## [BRIEF]
Answer the following questions using the article abstract below.
(a) In which volume and issue of Cell Metabolism did the article appear?
(b) How many mRNAs were regulated by fasting in both human and mouse muscle?
(c) In what food is ursolic acid described as enriched?

## [EXTRACT]
Segment Open

Cell Metabolism, Volume 13, Issue 6, 627-638, 8 June 2011
Copyright © 2011 Elsevier Inc. All rights reserved.
10.1016/j.cmet.2011.03.020
Authors
Steven D. Kunkel, Manish Suneja, Scott M. Ebert, Kale S. Bongers, Daniel K. Fox, Sharon E. Malmberg, Fariborz Alipour, Richard K. Shields, Christopher M. AdamsSee Affiliations
Highlights
We determined mRNA expression signatures of skeletal muscle atrophy in humans
Muscle atrophy signatures negatively correlated with the signature of ursolic acid
Ursolic acid reduced muscle atrophy and induced muscle hypertrophy in mice
Although ursolic acid increased skeletal muscle mass, it reduced adiposity
Summary
Skeletal muscle atrophy is a common and debilitating condition that lacks a pharmacologic therapy. To develop a potential therapy, we identified 63 mRNAs that were regulated by fasting in both human and mouse muscle, and 29 mRNAs that were regulated by both fasting and spinal cord injury in human muscle. We used these two unbiased mRNA expression signatures of muscle atrophy to query the Connectivity Map, which singled out ursolic acid as a compound whose signature was opposite to those of atrophy-inducing stresses. A natural compound enriched in apples, ursolic acid reduced muscle atrophy and stimulated muscle hypertrophy in mice. It did so by enhancing skeletal muscle insulin/IGF-I signaling and inhibiting atrophy-associated skeletal muscle mRNA expression. Importantly, ursolic acid's effects on muscle were accompanied by reductions in adiposity, fasting blood glucose, and plasma cholesterol and triglycerides. These findings identify a potential therapy for muscle atrophy and perhaps other metabolic diseases.

Segment Closed

## [STORED DATA]
Segment Open

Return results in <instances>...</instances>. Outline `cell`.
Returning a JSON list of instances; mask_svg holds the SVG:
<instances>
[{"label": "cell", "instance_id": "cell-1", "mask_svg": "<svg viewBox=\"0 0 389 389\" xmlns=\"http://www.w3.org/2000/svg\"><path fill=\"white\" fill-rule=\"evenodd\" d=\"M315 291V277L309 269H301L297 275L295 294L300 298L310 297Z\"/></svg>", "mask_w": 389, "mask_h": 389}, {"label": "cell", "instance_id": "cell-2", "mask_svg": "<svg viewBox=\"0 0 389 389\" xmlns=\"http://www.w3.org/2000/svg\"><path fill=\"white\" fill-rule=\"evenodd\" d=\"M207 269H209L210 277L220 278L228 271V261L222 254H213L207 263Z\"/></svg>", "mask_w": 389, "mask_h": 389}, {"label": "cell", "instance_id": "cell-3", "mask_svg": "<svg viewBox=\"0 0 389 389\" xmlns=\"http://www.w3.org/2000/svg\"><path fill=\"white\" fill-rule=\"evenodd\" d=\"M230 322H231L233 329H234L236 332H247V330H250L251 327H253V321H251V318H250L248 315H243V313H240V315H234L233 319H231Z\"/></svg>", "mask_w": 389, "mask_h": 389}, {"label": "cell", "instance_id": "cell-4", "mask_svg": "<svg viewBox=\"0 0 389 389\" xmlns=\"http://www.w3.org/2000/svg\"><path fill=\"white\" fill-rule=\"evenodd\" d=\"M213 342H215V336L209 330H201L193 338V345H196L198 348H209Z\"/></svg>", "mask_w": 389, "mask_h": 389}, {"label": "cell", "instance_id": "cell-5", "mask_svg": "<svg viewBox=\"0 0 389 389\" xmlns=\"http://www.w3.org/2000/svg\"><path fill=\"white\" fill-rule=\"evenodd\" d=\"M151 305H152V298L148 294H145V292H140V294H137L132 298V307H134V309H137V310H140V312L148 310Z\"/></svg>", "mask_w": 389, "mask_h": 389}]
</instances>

Segment Closed

## [SOLUTION TO THE EXERCISE]
(a) Volume 13, Issue 6.
(b) 63.
(c) Apples.